Como política de emprego de longo prazo, portanto, a desoneração da folha de salários não parece ser uma boa opção. Mas há duas situações em que a redução das contribuições incidentes sobre a folha pode fazer sentido.

A primeira é quando há, conjunturalmente, um elevado grau de desemprego. Neste caso, a desoneração da folha de salários pode ter algum efeito sobre o nível de emprego formal, até que o mercado de trabalho retorne à normalidade. Seria, no entanto, uma medida temporária que deveria viger apenas durante a fase de alto desemprego, até porque é importante que haja uma correlação entre as contribuições incidentes sobre a remuneração dos trabalhadores e os benefícios financiados por essas contribuições.

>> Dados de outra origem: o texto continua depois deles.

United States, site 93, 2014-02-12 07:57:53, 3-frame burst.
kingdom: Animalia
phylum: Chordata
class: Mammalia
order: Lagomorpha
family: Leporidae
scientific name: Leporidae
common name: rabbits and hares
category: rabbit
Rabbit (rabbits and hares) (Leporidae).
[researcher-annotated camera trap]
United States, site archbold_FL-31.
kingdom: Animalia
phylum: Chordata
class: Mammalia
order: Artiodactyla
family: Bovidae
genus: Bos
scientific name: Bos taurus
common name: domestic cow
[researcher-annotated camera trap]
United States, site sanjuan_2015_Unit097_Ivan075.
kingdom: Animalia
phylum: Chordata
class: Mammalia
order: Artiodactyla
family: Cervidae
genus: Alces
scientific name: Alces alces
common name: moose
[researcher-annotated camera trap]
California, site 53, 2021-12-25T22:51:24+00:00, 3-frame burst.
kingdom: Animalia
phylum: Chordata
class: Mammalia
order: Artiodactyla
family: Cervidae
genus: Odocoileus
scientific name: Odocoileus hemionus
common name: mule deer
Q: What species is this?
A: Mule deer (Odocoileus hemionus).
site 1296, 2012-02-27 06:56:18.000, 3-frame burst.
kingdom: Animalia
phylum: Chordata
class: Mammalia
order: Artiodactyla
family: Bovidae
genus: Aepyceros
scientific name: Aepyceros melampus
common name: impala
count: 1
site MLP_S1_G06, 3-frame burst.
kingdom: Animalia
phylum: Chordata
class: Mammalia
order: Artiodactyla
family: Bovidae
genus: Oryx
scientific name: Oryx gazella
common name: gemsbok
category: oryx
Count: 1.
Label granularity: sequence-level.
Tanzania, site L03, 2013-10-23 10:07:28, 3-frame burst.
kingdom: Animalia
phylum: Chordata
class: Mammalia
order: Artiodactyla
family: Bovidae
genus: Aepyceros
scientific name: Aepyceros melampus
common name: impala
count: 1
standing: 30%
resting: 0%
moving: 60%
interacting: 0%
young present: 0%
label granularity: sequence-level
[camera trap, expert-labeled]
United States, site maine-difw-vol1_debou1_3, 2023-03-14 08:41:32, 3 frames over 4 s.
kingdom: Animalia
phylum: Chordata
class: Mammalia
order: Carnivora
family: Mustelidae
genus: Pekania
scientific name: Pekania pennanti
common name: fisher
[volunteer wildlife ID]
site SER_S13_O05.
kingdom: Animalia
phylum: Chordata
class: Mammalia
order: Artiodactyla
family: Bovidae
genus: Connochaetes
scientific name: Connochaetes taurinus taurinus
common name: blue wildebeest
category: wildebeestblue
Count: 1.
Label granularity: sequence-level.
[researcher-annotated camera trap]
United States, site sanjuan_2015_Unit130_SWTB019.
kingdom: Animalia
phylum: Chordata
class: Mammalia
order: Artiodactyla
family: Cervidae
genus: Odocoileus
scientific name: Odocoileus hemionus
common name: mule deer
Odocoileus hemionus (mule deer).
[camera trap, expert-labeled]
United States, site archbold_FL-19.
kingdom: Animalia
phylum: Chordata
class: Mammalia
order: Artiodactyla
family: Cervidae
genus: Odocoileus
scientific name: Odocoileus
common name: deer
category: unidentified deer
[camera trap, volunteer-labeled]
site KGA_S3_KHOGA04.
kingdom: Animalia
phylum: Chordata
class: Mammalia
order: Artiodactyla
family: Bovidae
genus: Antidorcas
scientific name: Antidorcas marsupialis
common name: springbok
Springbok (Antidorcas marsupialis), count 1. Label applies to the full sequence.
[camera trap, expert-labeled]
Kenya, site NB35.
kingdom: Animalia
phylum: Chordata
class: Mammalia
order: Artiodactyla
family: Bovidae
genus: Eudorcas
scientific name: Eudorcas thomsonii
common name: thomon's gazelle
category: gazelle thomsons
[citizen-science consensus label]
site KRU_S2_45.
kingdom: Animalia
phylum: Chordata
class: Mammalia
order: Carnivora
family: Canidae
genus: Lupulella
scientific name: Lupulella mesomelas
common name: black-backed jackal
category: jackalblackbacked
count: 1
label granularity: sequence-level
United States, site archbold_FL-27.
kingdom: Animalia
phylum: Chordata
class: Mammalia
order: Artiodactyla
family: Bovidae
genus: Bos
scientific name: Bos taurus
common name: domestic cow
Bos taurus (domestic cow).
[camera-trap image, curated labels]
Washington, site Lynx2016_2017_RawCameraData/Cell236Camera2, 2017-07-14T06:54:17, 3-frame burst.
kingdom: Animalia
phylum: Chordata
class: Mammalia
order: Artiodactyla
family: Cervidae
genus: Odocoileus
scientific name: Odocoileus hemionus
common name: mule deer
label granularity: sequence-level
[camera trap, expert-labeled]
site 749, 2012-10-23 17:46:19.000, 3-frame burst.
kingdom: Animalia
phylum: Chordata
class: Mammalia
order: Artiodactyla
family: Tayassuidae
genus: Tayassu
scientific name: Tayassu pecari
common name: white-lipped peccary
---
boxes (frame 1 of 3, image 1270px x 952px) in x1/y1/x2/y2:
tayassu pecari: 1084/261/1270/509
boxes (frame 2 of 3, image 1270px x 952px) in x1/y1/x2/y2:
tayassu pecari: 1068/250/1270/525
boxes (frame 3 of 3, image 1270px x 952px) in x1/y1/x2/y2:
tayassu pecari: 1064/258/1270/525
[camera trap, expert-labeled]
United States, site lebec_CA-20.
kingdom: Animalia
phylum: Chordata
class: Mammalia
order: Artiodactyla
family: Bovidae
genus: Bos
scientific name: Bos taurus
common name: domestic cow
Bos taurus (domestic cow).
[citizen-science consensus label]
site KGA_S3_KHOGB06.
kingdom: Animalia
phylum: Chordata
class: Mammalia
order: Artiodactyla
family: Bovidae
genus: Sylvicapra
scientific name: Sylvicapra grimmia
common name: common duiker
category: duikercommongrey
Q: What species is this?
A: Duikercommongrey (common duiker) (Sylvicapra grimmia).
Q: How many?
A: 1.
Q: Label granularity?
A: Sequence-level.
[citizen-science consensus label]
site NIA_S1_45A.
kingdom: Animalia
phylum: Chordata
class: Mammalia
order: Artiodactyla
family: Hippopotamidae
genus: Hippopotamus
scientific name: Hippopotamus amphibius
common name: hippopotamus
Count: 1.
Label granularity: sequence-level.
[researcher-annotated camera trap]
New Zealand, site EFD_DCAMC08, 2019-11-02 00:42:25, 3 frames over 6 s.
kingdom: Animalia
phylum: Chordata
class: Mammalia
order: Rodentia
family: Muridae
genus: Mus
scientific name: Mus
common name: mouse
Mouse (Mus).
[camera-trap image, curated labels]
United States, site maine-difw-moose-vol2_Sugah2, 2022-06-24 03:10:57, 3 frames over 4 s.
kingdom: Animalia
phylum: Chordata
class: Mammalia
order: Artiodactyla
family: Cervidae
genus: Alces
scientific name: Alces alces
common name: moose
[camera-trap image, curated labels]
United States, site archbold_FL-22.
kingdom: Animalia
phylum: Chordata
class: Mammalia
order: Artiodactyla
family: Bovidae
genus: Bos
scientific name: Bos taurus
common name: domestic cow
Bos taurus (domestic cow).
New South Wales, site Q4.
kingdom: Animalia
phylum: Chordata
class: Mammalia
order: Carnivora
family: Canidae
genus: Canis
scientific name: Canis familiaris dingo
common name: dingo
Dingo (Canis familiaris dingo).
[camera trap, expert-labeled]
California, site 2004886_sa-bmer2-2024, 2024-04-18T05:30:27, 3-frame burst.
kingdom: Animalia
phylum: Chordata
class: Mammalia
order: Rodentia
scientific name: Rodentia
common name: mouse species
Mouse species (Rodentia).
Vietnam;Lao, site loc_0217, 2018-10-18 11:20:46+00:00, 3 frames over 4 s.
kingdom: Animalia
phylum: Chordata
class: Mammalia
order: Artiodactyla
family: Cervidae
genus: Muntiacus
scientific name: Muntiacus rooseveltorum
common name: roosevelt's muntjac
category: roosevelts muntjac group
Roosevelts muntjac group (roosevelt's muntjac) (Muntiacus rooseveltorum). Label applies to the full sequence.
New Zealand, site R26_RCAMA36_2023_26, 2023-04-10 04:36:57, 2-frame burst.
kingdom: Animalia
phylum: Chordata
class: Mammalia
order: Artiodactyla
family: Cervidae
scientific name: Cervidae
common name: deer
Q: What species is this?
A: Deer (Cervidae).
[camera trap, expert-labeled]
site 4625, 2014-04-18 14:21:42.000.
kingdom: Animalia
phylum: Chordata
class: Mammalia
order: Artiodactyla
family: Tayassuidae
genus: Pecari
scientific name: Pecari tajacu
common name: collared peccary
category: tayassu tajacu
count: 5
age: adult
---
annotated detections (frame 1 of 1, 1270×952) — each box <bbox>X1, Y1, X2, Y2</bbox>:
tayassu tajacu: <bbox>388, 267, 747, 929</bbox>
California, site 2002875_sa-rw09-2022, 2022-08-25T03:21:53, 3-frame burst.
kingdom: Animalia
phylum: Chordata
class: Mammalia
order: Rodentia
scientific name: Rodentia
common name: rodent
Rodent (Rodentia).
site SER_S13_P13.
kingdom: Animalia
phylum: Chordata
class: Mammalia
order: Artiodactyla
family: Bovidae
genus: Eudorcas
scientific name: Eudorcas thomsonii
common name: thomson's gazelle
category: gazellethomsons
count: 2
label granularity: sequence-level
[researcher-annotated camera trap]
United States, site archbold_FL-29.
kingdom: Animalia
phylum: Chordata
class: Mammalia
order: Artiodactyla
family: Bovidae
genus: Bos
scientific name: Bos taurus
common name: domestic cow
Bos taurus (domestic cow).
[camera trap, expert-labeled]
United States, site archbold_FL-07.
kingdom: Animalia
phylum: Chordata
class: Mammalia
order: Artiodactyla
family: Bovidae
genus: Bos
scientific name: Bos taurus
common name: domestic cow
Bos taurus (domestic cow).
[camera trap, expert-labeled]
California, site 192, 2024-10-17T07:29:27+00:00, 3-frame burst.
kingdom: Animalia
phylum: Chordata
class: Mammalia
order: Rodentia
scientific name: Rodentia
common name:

A segunda situação, que merece uma análise mais aprofundada, diz respeito aos trabalhadores que ganham um salário mínimo (SM). Nesse caso, a redução do custo para as empresas pode viabilizar a contratação de um número maior de empregados de baixa renda, mesmo no longo prazo.

No Brasil, esse incentivo é ainda maior, pois os benefícios previdenciários financiados pela formalização do emprego tendem a ter pouco valor para os trabalhadores de baixa renda. Isso ocorre porque os benefícios não contributivos para idosos – como o benefício do BPC-LOAS e a aposentadoria do segurado especial rural – são concedidos na mesma idade (ou até mais cedo, no caso do segurado especial rural) e têm o mesmo valor (um SM) que o piso dos benefícios previdenciários. Do ponto de vista econômico, a diferença entre o custo das contribuições sobre folha e o valor percebido dos benefícios gerados é equivalente a um imposto sobre a renda dos trabalhadores formais de menor renda.

Nesse contexto, a melhor medida para estimular a geração de empregos formais no longo prazo seria reduzir significativamente as contribuições sobre folha incidentes sobre o primeiro salário mínimo da remuneração de todos os trabalhadores. Idealmente, tal medida deveria vir acompanhada da criação de uma renda básica universal para todos os idosos – que, na prática, já é quase a realidade, uma vez que cerca de 90% das pessoas com mais de 65 anos no País já recebem algum benefício previdenciário ou assistencial com valor igual ou superior a um salário mínimo.

Outra grande vantagem da desoneração do primeiro salário mínimo é que ela facilitaria enormemente a formalização – para fins previdenciários – de todos os trabalhadores do País. Na prática, todos os trabalhadores (inclusive os informais) e sua respectiva renda se tornariam visíveis para o poder público, o que facilitaria muito a calibragem de programas assistenciais, inclusive programas temporários, como o atual auxílio emergencial de R$ 600,00.

É verdade que já existem programas que vão nesta direção – em particular o regime dos microempreendedores individuais (MEI) –, mas as regras de acesso a tais programas ainda são restritivas. O ideal seria um regime universal e simples de formalização de todos os trabalhadores brasileiros. Trata-se de uma medida que não apenas contribuiria para a retomada do emprego no pós-crise, mas também, e principalmente, para uma redução estrutural da informalidade.